Chapter 8. Relations among documents

This chapter covers

Objects and arrays of objects

Nested mapping, queries, and filters

Parent mapping, has_parent, and has_child queries and filters Denormalization techniques

Some data is inherently relational. For example, with the get-together site we’ve used throughout the book, there are groups of people with the same interests and events organized by those groups. How might you search for groups that host events about a certain topic?

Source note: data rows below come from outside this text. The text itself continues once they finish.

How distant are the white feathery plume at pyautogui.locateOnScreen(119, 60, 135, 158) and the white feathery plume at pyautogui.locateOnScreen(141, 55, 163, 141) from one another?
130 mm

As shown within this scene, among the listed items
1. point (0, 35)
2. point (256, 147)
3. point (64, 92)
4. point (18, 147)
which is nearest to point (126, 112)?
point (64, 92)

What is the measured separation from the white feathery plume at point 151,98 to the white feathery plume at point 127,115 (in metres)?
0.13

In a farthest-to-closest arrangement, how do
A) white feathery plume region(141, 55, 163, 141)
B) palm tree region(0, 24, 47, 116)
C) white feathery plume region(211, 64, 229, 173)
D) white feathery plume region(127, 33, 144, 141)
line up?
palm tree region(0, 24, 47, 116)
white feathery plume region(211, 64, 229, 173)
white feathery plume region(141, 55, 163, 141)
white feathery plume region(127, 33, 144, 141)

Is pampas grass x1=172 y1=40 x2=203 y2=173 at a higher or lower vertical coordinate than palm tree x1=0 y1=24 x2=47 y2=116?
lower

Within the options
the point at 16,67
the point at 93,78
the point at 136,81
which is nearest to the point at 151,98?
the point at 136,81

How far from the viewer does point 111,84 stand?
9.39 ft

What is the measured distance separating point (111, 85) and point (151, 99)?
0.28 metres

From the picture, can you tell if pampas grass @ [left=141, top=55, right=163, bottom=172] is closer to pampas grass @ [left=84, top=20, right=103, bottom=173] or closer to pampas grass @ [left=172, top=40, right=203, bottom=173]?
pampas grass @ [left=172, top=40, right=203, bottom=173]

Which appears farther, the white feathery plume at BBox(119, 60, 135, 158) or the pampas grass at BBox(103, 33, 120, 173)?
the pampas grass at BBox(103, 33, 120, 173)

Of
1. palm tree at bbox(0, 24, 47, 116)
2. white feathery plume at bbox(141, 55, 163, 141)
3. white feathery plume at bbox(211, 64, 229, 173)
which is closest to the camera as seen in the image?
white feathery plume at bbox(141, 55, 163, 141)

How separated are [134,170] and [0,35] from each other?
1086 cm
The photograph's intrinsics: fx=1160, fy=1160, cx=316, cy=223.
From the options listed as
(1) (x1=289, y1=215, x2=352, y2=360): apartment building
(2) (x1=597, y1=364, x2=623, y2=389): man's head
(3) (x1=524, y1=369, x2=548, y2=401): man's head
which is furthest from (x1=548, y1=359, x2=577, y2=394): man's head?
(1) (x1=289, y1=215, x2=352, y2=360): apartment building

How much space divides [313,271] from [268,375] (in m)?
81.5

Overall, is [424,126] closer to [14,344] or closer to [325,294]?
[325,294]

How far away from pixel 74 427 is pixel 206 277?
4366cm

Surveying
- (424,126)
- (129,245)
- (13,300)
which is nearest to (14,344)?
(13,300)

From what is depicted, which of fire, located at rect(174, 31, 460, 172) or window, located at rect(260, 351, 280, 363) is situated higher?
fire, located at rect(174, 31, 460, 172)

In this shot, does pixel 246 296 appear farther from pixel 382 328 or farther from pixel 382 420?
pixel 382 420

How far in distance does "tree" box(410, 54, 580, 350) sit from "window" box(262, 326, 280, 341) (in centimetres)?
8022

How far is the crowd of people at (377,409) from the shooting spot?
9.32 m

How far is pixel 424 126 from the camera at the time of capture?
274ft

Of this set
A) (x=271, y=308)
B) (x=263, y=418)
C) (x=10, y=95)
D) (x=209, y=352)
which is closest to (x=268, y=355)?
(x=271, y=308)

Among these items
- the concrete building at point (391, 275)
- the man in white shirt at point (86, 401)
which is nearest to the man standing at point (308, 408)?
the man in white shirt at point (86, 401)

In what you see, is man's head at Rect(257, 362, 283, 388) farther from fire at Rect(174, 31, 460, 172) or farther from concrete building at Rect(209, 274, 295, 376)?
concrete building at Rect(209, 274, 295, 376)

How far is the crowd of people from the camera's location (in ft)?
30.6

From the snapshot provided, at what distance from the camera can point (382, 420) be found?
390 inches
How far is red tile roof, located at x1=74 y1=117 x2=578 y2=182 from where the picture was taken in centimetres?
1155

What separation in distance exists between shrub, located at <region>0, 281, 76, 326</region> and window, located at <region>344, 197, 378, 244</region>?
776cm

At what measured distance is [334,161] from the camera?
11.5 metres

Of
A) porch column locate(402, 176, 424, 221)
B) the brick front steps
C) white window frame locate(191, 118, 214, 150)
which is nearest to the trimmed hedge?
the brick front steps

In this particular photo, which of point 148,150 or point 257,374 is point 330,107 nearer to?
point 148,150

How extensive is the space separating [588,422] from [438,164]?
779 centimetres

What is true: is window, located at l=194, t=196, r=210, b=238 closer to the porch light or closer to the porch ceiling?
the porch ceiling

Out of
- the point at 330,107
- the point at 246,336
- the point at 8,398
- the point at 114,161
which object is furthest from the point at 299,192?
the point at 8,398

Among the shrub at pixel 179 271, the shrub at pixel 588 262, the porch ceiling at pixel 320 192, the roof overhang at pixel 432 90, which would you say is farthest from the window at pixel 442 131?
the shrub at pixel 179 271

If your data is flat structured, then you might as well skip this chapter and move on to scaling out, which will be discussed in chapter 9. This is typically the case for logs, where you have independent fields, such as timestamp, severity, and message. If, on the other hand, you have related entities in your data, such as blog posts and comments, users and products, and so on, then by now you may wonder how you should best represent those relationships in your documents so you can run queries and aggregations across those relationships.

With Elasticsearch you don’t have joins like in an SQL database. As we’ll discuss in section 8.4 on denormalizing (duplicating data), that’s because having query-time joins in a distributed system is typically slow, and Elasticsearch strives to be real time and return query results in milliseconds. On the upside, there are multiple ways to define relationships in Elasticsearch. You can, for example, search for events based on their locations or search for groups based on properties of the events they host. We’ll explore all the possibilities for defining relationships among documents in Elasticsearch—object types, nested documents, parent-child relationships, and denormalizing—and we’ll explore the advantages and disadvantages of each in this chapter.